LAWS(PVC)-1943-2-12

NAWAB HUMAYUN BEGAM Vs. NAWAB SHAH MOHAMMAD KHAN

Decided On February 24, 1943
NAWAB HUMAYUN BEGAM Appellant
V/S
NAWAB SHAH MOHAMMAD KHAN Respondents

JUDGEMENT

(1.) This is an appeal from a decree from the Chief Court of Oudh, which had reversed the decree of the Subordinate Judge of Lucknow, who had made a decree in favour of the plaintiff, the present appellant. The claim was contained in a suit which was commenced-and the date is for some purposes important-on 15th September 1934. It was a case in which, as originally framed, the plaintiff instituted a suit against her husband, his son, defendant 2, and two banks in India with whom money had been deposited on fixed deposit receipt and the claim was brought by the lady for a declaration that certain sums of money which were held by the banks on deposit receipt were her property and not her husband's. The facts appear to be that the lady was married in 1928 to the defendant, and in 1929 she had handed certain money-the only sum which their Lordships need trouble with at present is a sum of Rs. 99,000-which belonged to her, to her husband to be put on deposit in the bank in their joint names. The lady is a purdahnasheen lady and illiterate, except that she can write and read elementary Urdu. At different times the husband had transferred the money from the joint account in the name of himself and his wife into, in some cases, his own name, and in other cases into the joint names of himself and his son; and at the time that the suit was brought, by a series of different renewals of the deposit receipts, a substantial amount, which probably by this time had grown to a lakh, was in the name of the husband and his son on a deposit receipt which expired on 1 October 1934.

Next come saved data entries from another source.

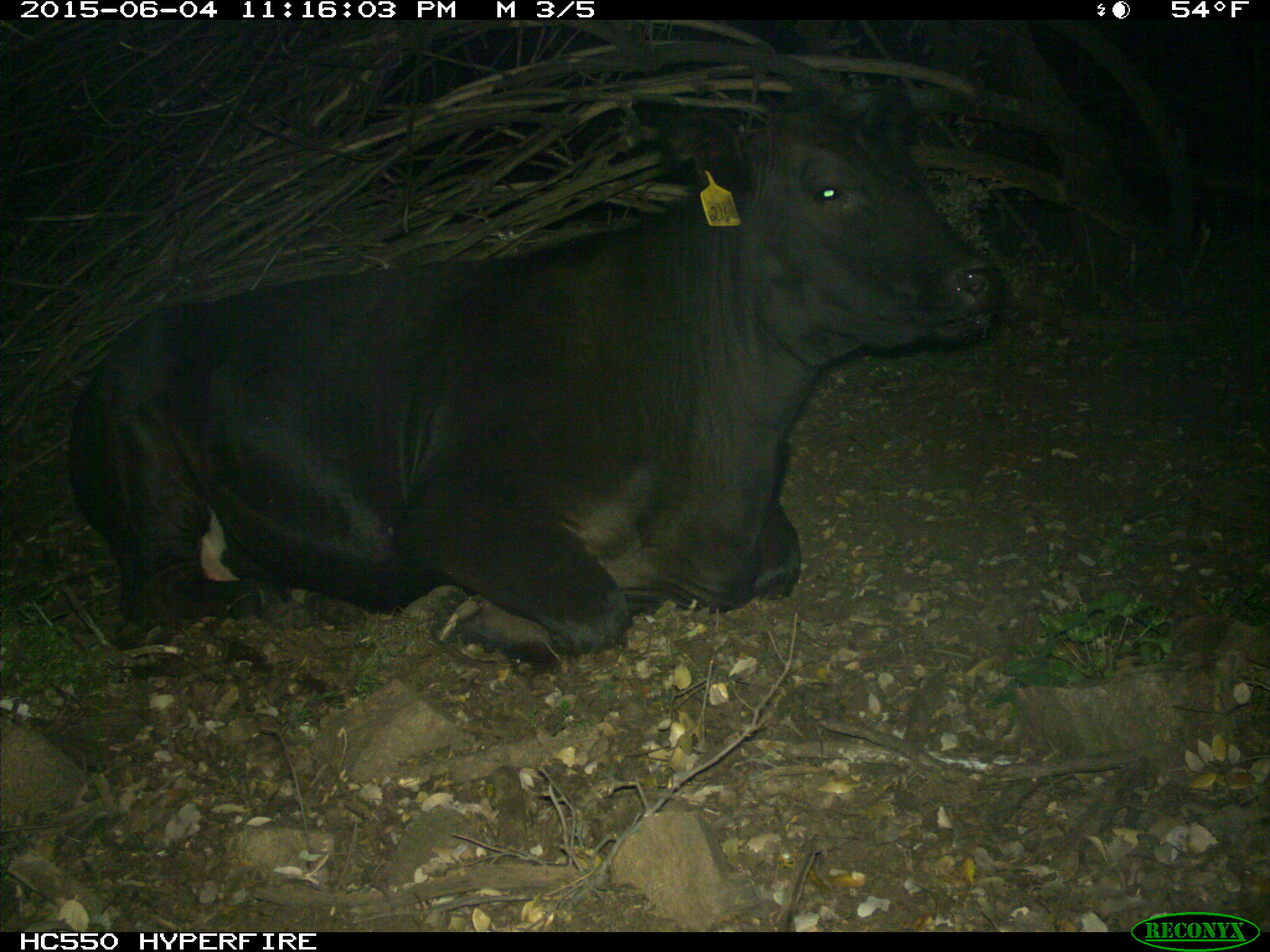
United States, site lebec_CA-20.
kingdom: Animalia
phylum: Chordata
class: Mammalia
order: Artiodactyla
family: Bovidae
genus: Bos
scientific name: Bos taurus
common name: domestic cow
Bos taurus (domestic cow).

(2.) The lady made the banks, as well as the husband and the son, defendants to the suit. Certain defences were put up, one being that the money never was the plaintiff's at all; and secondly, a somewhat inconsistent defence, that she had given the money to her husband. However, both those defences were held by both Courts to be bad, and their Lordships are not concerned with them; they have not been contested here, there being concurrent findings on those important questions of fact. Therefore, the position would seem to be that the lady was entitled to say, when she issued her plaint, that these sums of money which then stood in the bank were hers. It is to be remembered that at this time the amount on the contract, if she was at all bound by the contract, was not due, because the time had not fully expired. There is only one further fact that need be mentioned, which is that in order to manage her affairs she had given to her husband a power of attorney with full authority to act for her and in her name. The Subordinate Judge, having come to the findings mentioned, held the lady was entitled to the declaration claimed and decreed accordingly. In the Chief Court the point was made, as indeed had been made before the Subordinate Judge, that under S. 42, Specific Relief Act, the lady was not entitled to the declaration that, she asked. Section 42 is quite plain that any person entitled to any right to any property may institute a suit against any person denying or interested to deny, his title to such character or right, and the Court may in its discretion make therein a declaration that he is so entitled, and the plaintiff need not in such suit ask for any further relief. Provided that no Court shall make any such declaration where the plaintiff being able to seek further relief than a mere declaration of title, omits to do so.

(3.) The Chief Court held that the lady was entitled to ask for other relief and, therefore, she could not merely get her declaration of title. No doubt, as has been suggested, at any rate, one of the reasons for the proviso is to protect the revenue from having a suit brought without the proper ad valorem stamp fee having been paid. The stamp of a declaration is a nominal stamp fee, whereas, if other relief had been claimed it would have been ad valorem. It appears to their Lordships that in this case the plaintiff was clearly entitled to the declaration that she asked for and that she was not able to ask for any other relief. Soon after the suit was brought, but after the period at which the fixed deposit had expired, in other words, in December 1934, on an application made before the Sub-ordinate Judge, the banks submitted to pay to whomsoever the Court should decide had the title and thereupon they were discharged from the Suit. Their Lordships do not stay to comment upon that, except possibly to say that it is not quite clear that that was the right course to take in a case where a declaration was claimed. It might well have been thought fit to allow the banks to remain in the suit for the purpose of being bound by the declaration that was sought, but they have in fact been dismissed from the suit and the action then proceeded against the present defendant who may be treated for practical purposes as being the husband-the minor son for this purpose does not count. In those circumstances it seems to their Lordships that the lady was entitled to a declaration against the husband and there was no other relief she could properly claim against him; indeed, once the banks had been treated as out of the case, which their Lordships think is the right way of treating it for this purpose, it is conceded, quite rightly by counsel for the respondents, that there was no other relief which could be claimed against the husband. The money was in the banks and at the disposal of the plaintiff and it would have been impossible to make any other claim against the husband except for a declaration that the money in the banks was money which the plaintiff was entitled to have paid out to her.